**Tasks to perform**:
(1) Answer these three questions about the guide to Greek yogurt. Mark your answers (a), (b) and (c) to match.
(a) How long is the typical shelf life, and at what temperature?
(b) What sizes do the catering pails come in?
(c) What are the four levers the guide says a private-label buyer actually controls?
(2) Update the guide to Greek yogurt by rewriting everything from "Strained Greek yoghurt" down to "in modern retail.", with "roughly double" replaced by "about twice".

**Exercise passage**:
========

Product Reference · 8 min read

Greek Yoghurt, Explained for Buyers

Greek yoghurt is one of the most successful export categories in modern dairy. But not every product on shelves is genuinely Greek, and not every "Greek-style" yoghurt is strained. This guide clarifies the technical, commercial and regulatory ground for buyers.

Editorial photograph of thick Greek strained yoghurt with honey and walnuts

Strained vs set: the fundamental split

Authentic Greek yoghurt is strained. After fermentation, whey is drained through cloth or centrifuge until the yoghurt reaches a thick, spoon-standing consistency. Set yoghurt, by contrast, ferments in the pot with no straining. It is common across northern Europe but is not the traditional Greek product.

The label "Greek yoghurt" is not currently protected in every export market; "Greek-style" is a common workaround for yoghurt produced outside Greece. If your programme depends on origin storytelling, contract only with Greek dairies and require the country of origin on the pack.

Protein levels

Strained Greek yoghurt typically delivers 8 to 10 g of protein per 100 g at 2% and 5% fat levels, rising to 9 to 10 g per 100 g at 10% fat. This is roughly double the protein of standard set yoghurt and is the basis of the category's positioning in modern retail.

Retail formats

  • 150 g and 170 g single-serve cups (retail, chilled).
  • 500 g and 1 kg tubs for family retail.
  • Flavoured 150 g cups (strawberry, blueberry, peach, honey, forest fruits).
  • Cream-top and goat-milk lines as premium tier extensions.

Foodservice formats

  • 5 kg and 10 kg catering pails for hotels, restaurants and central kitchens.
  • Bulk food-grade bag-in-box for industrial and dessert manufacturers.

Private label

Greek yoghurt lends itself to private-label programmes because the underlying product is simple (milk, cream, cultures) and the market is used to shelf presence at multiple price points. Fat level, milk source (cow, goat, mixed), format and sleeve design are the four levers you actually control. MOQs for a cup-format cow's milk 5% strained yoghurt typically start around one truckload; goat and cream-top lines carry higher MOQs and shorter runs.

Packaging and shelf life

Cups are PP or PET with foil lids; tubs are PP with heat-sealed film and snap lids. Shelf life is typically 30 to 45 days from production at 4°C. Cold-chain integrity from Greece to your warehouse is the single most important operational variable.

MOQ considerations

One producer alone will quote roughly one full truck as an MOQ for a single SKU. theGreex often consolidates multiple SKUs from multiple producers to bring the effective entry point down to a mixed pallet or partial truck, which lets smaller retailers and challenger brands enter the category cleanly.

========

**Source material**:
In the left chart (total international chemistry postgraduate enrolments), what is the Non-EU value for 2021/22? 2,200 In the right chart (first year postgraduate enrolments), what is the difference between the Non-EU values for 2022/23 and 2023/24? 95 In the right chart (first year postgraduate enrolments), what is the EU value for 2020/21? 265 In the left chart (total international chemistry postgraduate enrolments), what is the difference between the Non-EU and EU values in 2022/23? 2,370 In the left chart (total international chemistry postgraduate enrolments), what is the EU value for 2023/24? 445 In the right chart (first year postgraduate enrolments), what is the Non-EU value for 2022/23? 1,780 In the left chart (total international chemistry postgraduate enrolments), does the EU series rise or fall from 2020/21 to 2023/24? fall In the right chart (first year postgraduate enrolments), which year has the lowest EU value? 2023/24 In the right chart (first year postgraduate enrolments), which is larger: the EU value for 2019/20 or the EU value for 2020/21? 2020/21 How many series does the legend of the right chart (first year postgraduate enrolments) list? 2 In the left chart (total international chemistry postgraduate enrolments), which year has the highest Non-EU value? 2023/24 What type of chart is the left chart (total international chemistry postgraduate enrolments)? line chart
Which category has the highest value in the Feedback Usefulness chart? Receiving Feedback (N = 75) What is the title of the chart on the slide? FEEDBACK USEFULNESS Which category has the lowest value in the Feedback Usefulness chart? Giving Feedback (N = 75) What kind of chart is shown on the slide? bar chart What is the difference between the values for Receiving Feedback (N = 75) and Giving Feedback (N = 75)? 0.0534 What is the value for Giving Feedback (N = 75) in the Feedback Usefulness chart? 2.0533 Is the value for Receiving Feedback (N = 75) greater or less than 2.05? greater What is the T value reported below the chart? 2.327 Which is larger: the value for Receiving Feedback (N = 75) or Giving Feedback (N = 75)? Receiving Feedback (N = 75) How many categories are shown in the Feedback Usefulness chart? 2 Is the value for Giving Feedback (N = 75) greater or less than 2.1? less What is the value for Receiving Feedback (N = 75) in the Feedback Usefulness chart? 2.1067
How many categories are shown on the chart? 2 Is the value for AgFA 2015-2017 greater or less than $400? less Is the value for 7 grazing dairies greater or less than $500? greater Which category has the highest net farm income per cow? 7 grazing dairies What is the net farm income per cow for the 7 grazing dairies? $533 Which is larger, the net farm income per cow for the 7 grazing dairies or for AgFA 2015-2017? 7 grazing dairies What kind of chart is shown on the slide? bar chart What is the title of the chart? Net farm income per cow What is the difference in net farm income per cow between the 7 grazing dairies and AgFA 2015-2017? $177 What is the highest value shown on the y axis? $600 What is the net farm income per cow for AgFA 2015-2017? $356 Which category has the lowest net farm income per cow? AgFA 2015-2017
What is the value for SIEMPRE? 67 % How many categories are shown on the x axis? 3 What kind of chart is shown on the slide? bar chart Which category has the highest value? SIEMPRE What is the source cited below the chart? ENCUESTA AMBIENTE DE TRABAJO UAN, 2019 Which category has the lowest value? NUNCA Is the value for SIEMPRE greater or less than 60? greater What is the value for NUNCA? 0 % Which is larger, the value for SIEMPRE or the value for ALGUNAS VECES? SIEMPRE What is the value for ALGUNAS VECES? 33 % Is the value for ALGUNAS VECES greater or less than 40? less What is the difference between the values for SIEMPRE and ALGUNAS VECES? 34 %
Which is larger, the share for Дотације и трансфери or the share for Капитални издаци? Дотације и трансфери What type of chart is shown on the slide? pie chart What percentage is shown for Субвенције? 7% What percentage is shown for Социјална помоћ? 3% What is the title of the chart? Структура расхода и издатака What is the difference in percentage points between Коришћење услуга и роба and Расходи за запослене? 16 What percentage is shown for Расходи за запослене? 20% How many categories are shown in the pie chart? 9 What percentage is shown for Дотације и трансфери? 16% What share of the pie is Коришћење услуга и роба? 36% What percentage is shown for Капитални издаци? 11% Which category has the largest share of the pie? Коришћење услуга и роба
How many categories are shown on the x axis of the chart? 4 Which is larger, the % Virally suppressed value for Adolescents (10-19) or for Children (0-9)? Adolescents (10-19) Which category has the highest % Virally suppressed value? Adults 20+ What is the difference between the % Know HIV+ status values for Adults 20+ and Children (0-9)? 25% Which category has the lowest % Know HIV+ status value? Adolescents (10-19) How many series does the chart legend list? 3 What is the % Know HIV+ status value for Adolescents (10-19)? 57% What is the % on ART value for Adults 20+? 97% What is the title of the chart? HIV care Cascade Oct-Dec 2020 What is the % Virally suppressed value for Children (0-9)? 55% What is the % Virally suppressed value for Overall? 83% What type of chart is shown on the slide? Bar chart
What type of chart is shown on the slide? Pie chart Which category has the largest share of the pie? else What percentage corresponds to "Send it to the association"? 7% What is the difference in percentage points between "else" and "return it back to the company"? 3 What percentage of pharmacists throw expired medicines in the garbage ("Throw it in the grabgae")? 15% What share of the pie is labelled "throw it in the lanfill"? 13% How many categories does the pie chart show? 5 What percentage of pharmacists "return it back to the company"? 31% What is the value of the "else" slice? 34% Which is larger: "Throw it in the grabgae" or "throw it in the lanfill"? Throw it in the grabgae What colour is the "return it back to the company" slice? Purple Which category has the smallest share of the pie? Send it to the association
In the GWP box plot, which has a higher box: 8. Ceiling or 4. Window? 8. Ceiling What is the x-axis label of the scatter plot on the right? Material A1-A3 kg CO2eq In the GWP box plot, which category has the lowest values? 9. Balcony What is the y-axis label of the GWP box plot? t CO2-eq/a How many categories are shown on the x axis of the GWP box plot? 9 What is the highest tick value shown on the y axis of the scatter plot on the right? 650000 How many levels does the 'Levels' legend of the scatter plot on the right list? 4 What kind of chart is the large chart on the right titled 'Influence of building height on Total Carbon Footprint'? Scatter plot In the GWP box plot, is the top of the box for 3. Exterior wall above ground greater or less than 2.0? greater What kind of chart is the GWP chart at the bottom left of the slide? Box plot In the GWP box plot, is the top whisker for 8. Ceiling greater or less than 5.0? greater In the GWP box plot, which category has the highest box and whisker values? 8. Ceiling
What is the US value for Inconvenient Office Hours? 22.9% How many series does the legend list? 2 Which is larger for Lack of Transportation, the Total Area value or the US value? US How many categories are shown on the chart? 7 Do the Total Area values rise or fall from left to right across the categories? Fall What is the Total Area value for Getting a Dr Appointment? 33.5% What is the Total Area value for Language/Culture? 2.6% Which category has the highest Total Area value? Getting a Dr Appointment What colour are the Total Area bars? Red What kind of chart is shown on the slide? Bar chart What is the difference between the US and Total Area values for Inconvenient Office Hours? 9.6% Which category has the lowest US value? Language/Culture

========

**Answers**:
(1)
(a) 30 to 45 days from production at 4°C.
(b) 5 kg and 10 kg.
(c) Fat level, milk source (cow, goat, mixed), format and sleeve design.

(2)
Strained Greek yoghurt typically delivers 8 to 10 g of protein per 100 g at 2% and 5% fat levels, rising to 9 to 10 g per 100 g at 10% fat. This is about twice the protein of standard set yoghurt and is the basis of the category's positioning in modern retail.